Il 62% degli italiani sostiene che la tecnologia sia positiva per il settore immobiliare. Lo pensano soprattutto i Millennial (74%), ovvero la generazione che più di altre in questo momento vive l’acquisto della prima casa, oltre ad essere la generazione di nativi digitali per eccellenza.
Il dato emerge dalla survey di Casavo.
Analizzando i dati dal punto di vista geografico, i residenti di sud e isole danno molto valore all’innovazione in ambito real estate (68%) rispetto, per esempio, agli abitanti del nord ovest (54%). Prendendo in considerazione solo le città di Milano e Roma, gli abitanti della capitale considerano la tecnologia in modo positivo nel 68% dei casi rispetto al 62% del capoluogo lombardo.
Per quanto riguarda i i punti di forza dell’utilizzo della tecnologia nel settore immobiliare: il 39% dei rispondenti indica la possibilità di raggiungere un maggior numero di acquirenti e venditori, il 27% la comodità di poter fare tutto da casa solo con una connessione a internet, mentre il 26% riconosce di avere accesso a più informazioni e di conseguenza più trasparenza.
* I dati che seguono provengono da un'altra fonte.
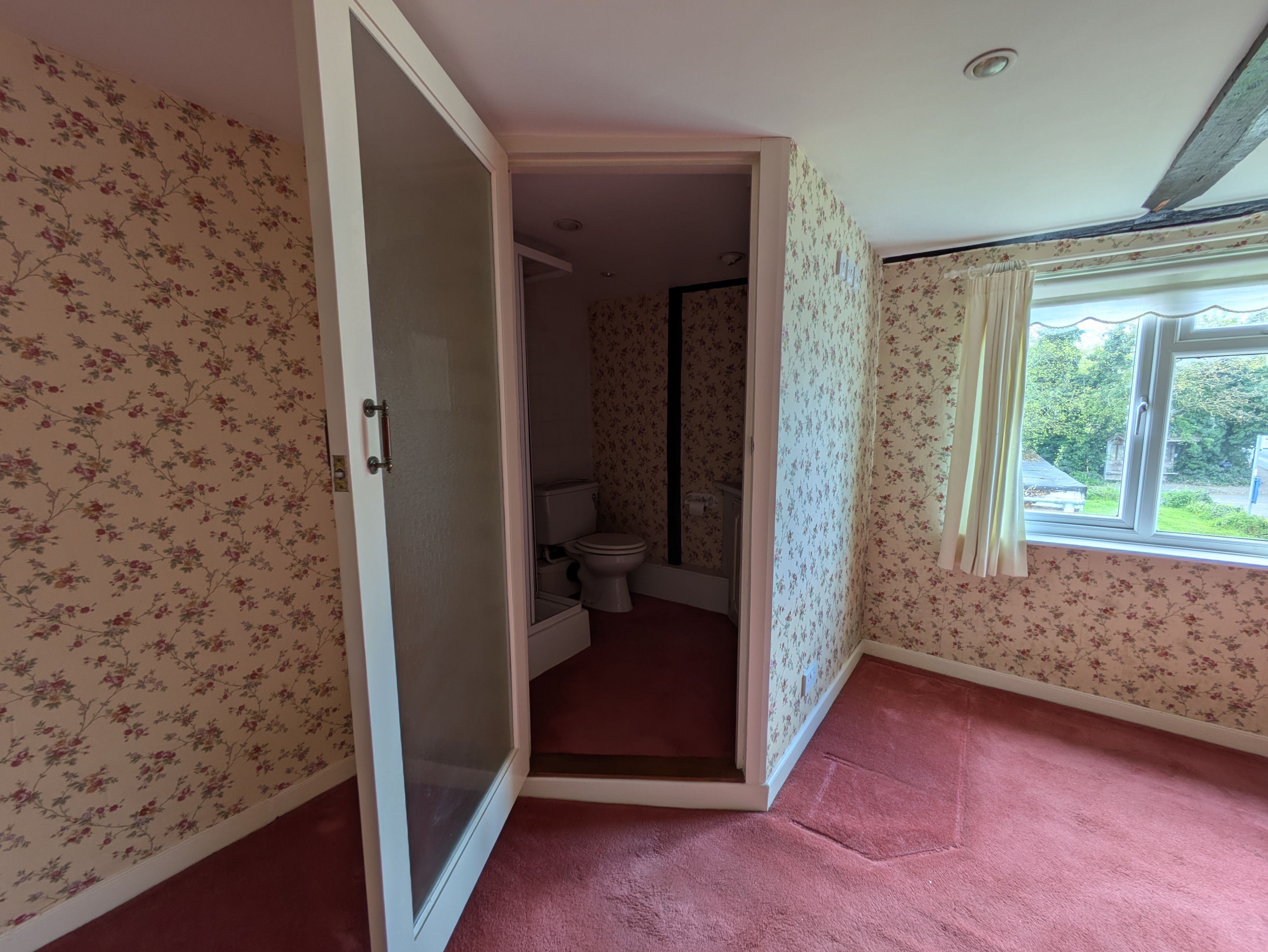 Luton House, George Street, Hintlesham, Ipswich, Suffolk IP8 3NH image 5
Seguono l’avere più alternative e quindi poter risparmiare (19%), il fatto che la tecnologia permetta ai privati di gestire direttamente la compravendita (17%) e la possibilità di acquistare e vendere più velocemente (14%).
Di contro, il 35% di chi ritiene che la tecnologia abbia un ruolo negativo in ambito immobiliare (il 6% dei rispondenti), pensa che questa porti spesso ad “annunci fai da te” di scarsa qualità, mentre il 33% che implichi essere meno seguiti durante la compravendita.
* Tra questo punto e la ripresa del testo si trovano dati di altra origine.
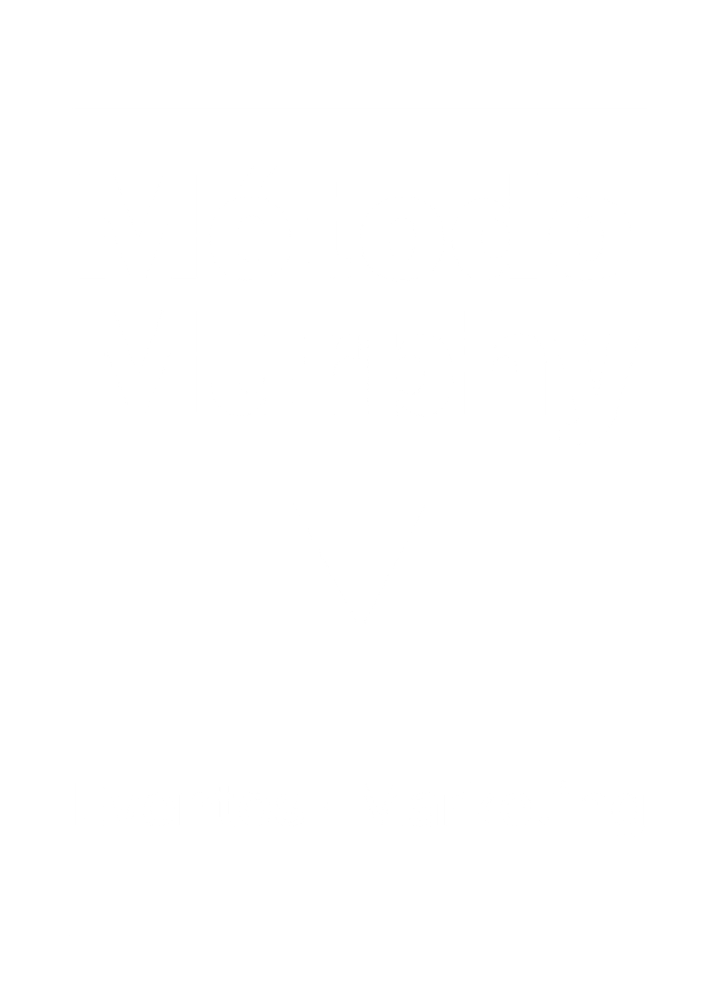 Método Murphy - Formación en Eventos y Marketing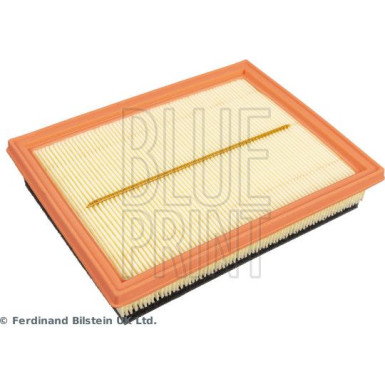Blue Print Luftfilter ADG02251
“I dati evidenziano come ci sia molta apertura verso la tecnologia nel settore immobiliare, ma in concreto i nostri clienti dimostrano di avere ancora alcune resistenze, soprattutto legate alla paura di non essere accompagnati in modo adeguato durante una transazione economicamente ed emotivamente così importante” commenta Mikel Amilburu, chief product officer di Casavo. “In Casavo sfruttiamo la tecnologia per semplificare e velocizzare tutti quegli step che possono essere comodamente gestiti in autonomia dal telefono: dalla valutazione immobiliare all’anteprima istantanea di potenziali acquirenti sul mercato, fino alla firma del mandato di vendita. Questo però non significa che non siamo presenti durante l’intero processo, anzi. Ogni cliente dispone di un team dedicato e di un consulente immobiliare esperto del territorio che si occupa della raccolta documentale, delle negoziazioni, e di tutti gli aspetti burocratici legati alla compravendita di un immobile. Per noi la tecnologia non è un fine, bensì il mezzo per rispondere ai bisogni delle persone.”
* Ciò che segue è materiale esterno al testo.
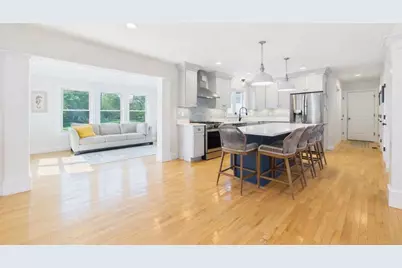 28 Prince Snow Cir, Mattapoisett, MA 02739 - Photo 8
L’adozione di strumenti tecnologici si configura come fattore importante per il settore anche in termini economici: grazie all’innovazione, infatti, in Italia la filiera immobiliare potrà generare 610 miliardi di euro di ricchezza nel 2030 (dai 510 del 2023, con circa il 9% degli occupati). La proiezione al 2050 arriva al 31% del PIL nazionale, coinvolgendo 2,5 milioni di addetti.
La ricerca di Casavo evidenzia inoltre come avere una casa di proprietà sia ancora in cima alla lista delle priorità degli italiani. L’83% degli intervistati lo ritiene un aspetto importante o fondamentale della propria vita, molto più che fare figli (67%) o sposarsi (41%). È interessante notare come il mattone sia attrattivo in maniera equiparabile tra le diverse generazioni. Investire nel mattone è importante e fondamentale per l’85% dei Baby Boomer, l’83% dei Gen X e l’86% dei Millennial.